## TEXTO FORNECIDO:
Há vinte e
cinco anos atrás, em abril, lançado com imenso aparato publicitário a anteceder
sua aparição, Crónica de una muerte anunciada rompia o silêncio de
Gabriel García Márquez, com tiragens surpreendentes: mais de dois milhões de
exemplares na Colômbia, pela La Oveja Negra, além daqueles publicados pela
Sudamericana da Argentina, Bruguera da Espanha e Diana do México.
Caso
raro entre os romancistas do Continente, ter assinado mais do que uma
obra-prima, neste breve romance, Gabriel García Márquez alcançará, como definiu
o seu muito cuidadoso e detalhista biógrafo, Dasso Saldívar, a suave e tranqüila perfeição. Relato
harmonioso no qual personagens se esboçam em definitivas poucas frases e em
admirável sintonia com a atmosfera de coscuvilhice que domina a pequena cidade
e a faz responsável pelo crime que, submissos aos códigos de honra, os irmãos
Viriato iriam cometer. Para vingar a irmã, em cuja confissão acreditaram quando
foi levada a declinar o nome do homem que a havia desonrado, sem,
verdadeiramente o querer, assumem o fado de acabar a golpes de punhal com
aquele de quem haviam sido amigos e sem que houvesse alguém – cada um com suas
razões – para impedi-lo.

## REGISTROS EXTRAÍDOS:

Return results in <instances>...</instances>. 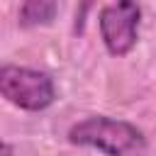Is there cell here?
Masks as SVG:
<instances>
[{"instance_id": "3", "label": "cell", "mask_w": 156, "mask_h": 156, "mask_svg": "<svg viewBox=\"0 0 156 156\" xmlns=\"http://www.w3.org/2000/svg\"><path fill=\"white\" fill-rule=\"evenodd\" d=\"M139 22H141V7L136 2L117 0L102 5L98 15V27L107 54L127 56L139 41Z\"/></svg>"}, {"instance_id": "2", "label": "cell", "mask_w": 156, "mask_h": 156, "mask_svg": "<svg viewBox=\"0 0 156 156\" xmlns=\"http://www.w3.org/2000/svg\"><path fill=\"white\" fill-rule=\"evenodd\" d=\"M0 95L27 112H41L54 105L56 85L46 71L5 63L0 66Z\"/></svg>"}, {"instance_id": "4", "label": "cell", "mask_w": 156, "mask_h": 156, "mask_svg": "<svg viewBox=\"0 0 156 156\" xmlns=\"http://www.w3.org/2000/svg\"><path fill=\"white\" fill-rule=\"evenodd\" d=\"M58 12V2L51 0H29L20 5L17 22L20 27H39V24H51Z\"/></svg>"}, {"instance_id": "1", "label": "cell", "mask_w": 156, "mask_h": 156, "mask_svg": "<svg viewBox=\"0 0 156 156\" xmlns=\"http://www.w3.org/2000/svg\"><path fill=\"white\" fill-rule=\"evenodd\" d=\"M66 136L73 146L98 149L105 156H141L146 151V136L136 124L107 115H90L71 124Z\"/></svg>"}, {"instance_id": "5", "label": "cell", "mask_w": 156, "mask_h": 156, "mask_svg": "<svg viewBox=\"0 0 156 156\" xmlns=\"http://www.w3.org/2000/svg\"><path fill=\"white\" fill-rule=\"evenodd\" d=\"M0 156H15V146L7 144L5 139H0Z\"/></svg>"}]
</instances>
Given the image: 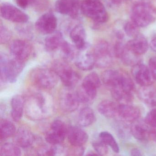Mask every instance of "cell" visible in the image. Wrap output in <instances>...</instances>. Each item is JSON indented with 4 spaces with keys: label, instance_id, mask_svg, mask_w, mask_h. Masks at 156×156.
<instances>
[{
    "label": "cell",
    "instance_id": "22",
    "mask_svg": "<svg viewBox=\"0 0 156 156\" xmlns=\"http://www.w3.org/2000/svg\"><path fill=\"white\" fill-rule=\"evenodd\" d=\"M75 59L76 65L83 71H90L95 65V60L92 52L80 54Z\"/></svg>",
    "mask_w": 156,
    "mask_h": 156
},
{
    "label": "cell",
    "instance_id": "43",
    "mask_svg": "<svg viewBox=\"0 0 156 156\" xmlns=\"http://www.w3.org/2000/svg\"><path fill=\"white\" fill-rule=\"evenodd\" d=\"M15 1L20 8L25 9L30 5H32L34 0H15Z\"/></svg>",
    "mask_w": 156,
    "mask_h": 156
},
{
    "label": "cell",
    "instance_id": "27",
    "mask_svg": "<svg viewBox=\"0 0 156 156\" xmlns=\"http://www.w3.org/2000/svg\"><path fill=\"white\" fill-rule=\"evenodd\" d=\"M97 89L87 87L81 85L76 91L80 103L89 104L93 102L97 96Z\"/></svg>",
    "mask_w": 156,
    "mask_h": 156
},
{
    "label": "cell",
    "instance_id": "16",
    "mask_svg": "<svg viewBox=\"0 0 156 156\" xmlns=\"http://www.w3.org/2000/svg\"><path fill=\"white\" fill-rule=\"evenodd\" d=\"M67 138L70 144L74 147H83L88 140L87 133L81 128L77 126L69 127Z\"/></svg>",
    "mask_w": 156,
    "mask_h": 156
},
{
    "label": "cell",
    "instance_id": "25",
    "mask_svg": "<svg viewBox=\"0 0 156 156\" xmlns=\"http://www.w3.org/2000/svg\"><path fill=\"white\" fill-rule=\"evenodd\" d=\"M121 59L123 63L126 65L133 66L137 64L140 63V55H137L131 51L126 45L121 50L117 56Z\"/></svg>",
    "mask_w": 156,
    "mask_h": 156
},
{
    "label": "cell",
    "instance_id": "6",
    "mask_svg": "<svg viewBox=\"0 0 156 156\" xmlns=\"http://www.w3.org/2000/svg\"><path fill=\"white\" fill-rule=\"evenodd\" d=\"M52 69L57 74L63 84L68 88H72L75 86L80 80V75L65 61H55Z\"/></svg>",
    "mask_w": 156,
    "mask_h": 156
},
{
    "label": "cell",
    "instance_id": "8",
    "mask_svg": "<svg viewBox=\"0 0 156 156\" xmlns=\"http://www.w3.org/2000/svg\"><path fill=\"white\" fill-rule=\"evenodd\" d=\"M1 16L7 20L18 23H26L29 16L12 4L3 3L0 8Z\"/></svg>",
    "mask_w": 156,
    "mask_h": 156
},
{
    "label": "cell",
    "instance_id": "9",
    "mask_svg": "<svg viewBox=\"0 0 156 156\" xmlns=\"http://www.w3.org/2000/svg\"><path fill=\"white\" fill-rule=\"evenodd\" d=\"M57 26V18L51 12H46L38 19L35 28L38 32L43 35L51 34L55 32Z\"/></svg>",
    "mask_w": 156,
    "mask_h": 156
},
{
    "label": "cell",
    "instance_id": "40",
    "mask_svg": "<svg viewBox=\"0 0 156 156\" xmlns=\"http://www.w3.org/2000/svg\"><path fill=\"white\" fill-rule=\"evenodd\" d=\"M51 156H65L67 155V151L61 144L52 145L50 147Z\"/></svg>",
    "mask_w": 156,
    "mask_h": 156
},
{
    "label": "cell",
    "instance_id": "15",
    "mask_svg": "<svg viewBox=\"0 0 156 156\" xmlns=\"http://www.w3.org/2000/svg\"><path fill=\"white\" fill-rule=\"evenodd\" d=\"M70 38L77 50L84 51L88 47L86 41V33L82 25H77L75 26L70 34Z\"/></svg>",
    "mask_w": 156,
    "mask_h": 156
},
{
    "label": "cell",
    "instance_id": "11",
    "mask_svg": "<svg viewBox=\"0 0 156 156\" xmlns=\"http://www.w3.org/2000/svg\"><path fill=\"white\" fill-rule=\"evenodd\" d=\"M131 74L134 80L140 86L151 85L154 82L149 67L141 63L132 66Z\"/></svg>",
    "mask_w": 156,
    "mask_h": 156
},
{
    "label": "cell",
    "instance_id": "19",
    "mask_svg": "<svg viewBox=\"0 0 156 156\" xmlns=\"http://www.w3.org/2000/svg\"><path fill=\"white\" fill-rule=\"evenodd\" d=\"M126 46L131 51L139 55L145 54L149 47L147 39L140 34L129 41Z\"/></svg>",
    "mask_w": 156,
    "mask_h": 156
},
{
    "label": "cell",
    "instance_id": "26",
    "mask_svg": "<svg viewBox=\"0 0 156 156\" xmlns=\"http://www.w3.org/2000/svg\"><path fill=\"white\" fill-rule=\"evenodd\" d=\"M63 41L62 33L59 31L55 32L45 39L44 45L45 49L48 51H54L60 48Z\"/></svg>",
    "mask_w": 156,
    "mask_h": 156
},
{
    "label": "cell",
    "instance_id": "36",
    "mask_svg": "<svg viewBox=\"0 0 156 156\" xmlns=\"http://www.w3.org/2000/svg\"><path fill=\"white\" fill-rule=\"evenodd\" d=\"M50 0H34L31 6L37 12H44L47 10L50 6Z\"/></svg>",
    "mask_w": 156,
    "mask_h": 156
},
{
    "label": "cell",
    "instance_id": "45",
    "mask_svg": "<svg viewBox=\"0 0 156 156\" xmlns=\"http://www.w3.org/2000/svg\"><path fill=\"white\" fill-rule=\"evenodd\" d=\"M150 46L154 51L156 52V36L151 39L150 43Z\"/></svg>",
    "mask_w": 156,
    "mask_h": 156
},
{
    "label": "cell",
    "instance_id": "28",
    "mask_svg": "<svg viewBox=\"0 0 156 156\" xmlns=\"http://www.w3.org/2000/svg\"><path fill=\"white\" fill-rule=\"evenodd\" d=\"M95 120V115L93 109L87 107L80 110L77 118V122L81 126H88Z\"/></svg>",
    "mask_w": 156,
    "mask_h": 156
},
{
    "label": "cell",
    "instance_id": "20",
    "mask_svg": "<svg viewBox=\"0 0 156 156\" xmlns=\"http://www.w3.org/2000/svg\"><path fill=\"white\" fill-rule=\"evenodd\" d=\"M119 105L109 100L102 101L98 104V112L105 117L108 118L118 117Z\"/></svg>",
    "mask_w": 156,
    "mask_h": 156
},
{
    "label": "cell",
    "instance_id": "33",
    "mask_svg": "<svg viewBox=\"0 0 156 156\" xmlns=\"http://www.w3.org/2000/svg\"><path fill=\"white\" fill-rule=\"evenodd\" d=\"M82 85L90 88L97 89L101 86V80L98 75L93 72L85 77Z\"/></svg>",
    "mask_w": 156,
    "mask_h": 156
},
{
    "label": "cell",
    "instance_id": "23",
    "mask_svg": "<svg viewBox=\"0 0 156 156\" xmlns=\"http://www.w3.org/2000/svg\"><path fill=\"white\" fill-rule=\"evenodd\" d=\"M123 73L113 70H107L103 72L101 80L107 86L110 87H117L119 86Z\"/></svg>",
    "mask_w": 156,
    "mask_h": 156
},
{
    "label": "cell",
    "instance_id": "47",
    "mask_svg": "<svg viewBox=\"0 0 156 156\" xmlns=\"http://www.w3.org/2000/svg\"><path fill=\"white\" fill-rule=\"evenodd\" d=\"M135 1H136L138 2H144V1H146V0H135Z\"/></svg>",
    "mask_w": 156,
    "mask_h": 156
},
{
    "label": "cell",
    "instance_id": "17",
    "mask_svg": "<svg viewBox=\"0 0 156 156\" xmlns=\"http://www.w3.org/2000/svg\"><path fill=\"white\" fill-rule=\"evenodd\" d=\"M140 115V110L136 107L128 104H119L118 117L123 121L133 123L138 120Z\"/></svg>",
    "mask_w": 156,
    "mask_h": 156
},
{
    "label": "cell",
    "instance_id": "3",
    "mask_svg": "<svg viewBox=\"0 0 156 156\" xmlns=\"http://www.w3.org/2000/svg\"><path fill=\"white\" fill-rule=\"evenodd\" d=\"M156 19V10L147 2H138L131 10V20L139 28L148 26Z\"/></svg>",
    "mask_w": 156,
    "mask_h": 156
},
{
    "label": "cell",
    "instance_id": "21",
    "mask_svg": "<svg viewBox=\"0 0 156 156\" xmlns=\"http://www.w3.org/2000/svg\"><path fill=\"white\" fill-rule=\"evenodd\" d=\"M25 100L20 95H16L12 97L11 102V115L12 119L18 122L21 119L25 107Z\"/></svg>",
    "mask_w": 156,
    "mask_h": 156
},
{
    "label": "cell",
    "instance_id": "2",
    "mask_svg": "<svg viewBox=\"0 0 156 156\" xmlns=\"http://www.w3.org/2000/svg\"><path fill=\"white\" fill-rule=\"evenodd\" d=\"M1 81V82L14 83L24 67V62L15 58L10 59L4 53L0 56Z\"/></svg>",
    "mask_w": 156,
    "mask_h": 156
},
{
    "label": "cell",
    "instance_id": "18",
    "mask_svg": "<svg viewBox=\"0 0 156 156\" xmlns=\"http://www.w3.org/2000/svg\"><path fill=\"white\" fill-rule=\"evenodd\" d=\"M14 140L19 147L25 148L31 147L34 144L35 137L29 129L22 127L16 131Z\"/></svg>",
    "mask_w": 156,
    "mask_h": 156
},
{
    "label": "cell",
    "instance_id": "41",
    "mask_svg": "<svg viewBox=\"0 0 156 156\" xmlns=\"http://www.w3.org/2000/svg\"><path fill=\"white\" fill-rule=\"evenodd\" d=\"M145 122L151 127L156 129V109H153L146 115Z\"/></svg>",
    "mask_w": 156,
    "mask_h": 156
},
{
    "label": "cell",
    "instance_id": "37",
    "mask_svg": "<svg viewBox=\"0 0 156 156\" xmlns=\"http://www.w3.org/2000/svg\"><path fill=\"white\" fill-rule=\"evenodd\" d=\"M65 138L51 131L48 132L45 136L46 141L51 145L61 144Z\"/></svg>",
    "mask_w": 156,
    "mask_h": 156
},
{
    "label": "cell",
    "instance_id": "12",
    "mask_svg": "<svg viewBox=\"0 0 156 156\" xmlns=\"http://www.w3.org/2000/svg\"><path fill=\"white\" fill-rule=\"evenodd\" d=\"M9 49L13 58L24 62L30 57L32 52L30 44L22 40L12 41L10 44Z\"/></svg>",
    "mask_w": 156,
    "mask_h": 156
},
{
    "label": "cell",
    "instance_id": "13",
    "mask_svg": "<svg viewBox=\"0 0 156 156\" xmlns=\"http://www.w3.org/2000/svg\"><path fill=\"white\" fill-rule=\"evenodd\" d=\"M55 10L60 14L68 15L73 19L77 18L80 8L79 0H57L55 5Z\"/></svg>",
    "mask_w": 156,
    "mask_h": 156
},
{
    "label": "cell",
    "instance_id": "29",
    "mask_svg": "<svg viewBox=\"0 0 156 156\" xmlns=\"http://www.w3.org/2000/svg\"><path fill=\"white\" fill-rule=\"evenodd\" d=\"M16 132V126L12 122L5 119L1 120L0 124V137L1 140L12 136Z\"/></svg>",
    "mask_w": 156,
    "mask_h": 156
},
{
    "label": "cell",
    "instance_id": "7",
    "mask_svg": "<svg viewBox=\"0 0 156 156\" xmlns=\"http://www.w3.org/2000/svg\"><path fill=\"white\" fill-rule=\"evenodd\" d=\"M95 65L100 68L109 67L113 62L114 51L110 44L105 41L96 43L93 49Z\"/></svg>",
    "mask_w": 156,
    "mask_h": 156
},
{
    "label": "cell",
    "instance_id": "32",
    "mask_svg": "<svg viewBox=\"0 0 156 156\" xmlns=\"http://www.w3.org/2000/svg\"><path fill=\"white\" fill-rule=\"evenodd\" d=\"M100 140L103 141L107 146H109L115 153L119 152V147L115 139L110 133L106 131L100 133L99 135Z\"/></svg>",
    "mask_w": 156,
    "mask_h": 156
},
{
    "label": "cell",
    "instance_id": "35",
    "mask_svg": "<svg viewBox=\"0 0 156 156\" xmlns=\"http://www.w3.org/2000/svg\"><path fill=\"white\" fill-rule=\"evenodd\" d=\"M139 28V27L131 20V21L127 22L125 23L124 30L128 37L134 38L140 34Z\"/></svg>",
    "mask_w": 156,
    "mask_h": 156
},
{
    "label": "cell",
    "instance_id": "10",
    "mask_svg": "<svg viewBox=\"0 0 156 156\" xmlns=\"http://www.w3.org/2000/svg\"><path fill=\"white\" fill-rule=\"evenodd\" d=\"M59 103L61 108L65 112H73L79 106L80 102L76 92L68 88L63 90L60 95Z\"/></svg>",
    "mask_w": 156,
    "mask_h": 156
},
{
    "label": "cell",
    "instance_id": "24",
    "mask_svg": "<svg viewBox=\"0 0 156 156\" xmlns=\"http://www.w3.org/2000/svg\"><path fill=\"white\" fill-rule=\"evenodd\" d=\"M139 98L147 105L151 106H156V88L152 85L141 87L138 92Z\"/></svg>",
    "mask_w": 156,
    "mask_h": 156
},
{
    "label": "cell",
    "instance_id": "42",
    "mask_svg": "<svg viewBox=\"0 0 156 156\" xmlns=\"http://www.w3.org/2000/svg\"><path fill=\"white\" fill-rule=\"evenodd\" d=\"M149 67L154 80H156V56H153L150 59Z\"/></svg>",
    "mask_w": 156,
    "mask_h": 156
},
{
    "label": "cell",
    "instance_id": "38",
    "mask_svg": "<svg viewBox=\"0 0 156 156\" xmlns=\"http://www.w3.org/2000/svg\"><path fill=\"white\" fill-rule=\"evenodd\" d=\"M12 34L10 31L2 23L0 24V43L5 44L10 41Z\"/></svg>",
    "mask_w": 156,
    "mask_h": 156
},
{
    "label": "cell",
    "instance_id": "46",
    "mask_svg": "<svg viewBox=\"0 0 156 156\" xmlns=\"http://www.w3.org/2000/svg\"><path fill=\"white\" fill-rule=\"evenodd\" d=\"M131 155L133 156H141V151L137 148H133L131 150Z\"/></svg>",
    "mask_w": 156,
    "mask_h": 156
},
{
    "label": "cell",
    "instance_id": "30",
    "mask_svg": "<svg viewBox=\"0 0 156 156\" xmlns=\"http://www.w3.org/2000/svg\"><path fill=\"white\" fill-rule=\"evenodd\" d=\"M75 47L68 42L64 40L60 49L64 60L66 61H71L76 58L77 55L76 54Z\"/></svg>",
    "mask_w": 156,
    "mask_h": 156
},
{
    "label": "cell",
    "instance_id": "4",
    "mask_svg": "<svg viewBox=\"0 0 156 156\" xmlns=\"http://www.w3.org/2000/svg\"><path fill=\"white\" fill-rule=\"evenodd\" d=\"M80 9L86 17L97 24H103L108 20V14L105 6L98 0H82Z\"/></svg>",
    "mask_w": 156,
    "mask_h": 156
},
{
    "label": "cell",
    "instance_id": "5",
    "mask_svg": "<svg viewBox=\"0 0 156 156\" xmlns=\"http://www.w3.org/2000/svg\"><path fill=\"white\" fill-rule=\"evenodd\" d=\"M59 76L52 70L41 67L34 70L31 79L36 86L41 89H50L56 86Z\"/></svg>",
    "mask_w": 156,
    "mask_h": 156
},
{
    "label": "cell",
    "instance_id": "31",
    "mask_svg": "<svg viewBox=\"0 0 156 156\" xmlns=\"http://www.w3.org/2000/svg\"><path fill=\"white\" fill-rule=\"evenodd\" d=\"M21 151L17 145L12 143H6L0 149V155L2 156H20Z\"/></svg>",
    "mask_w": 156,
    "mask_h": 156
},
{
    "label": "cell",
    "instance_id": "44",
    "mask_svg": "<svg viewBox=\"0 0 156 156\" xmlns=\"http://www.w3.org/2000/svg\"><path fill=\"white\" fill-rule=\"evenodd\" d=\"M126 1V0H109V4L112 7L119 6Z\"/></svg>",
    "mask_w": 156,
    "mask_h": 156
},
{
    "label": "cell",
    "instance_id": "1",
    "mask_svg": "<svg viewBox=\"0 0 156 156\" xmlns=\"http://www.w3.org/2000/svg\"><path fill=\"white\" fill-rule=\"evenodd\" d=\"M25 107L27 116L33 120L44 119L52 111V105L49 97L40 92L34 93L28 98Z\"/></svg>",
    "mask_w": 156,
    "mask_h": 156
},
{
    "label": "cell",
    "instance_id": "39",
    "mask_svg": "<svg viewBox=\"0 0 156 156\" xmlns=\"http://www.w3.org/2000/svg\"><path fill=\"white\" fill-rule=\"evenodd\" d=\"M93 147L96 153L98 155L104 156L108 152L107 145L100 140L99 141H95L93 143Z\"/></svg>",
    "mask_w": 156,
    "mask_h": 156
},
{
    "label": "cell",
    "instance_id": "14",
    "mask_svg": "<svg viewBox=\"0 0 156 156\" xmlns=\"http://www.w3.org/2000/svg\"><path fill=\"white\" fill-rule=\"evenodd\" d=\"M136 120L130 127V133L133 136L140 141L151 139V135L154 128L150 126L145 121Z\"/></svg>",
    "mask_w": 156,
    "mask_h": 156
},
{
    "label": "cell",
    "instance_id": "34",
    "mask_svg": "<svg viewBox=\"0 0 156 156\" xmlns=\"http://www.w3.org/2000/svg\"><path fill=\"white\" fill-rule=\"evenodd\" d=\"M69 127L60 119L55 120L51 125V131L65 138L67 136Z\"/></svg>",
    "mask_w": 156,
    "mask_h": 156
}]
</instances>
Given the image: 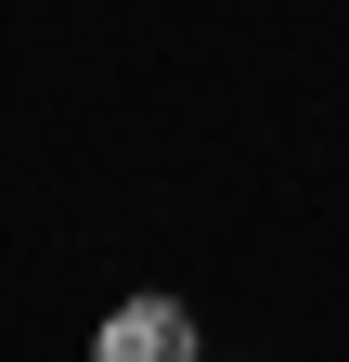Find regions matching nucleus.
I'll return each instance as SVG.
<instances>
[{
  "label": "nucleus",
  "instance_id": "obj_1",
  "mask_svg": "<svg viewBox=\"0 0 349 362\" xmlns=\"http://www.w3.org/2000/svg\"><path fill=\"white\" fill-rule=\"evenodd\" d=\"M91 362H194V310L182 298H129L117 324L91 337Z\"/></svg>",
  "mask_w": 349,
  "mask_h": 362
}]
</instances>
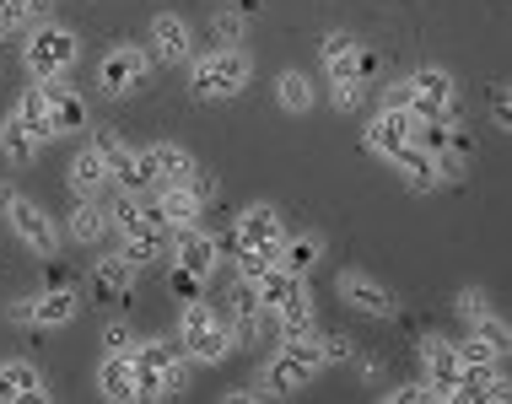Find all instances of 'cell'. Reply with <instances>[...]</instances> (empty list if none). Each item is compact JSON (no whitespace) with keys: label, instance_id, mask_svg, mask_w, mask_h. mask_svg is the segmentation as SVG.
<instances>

## TAREFA PROPOSTA:
Responda, com base no texto fornecido, às perguntas a seguir:
(a) Quantos exemplares do romance foram lançados na Colômbia e por qual editora?
(b) Qual é o nome do biógrafo citado?
(c) Que relação os irmãos Viriato haviam tido com o homem que matam?

## RESPOSTA REDIGIDA:
(a) Mais de dois milhões de exemplares, pela La Oveja Negra.
(b) Dasso Saldívar.
(c) Haviam sido amigos dele.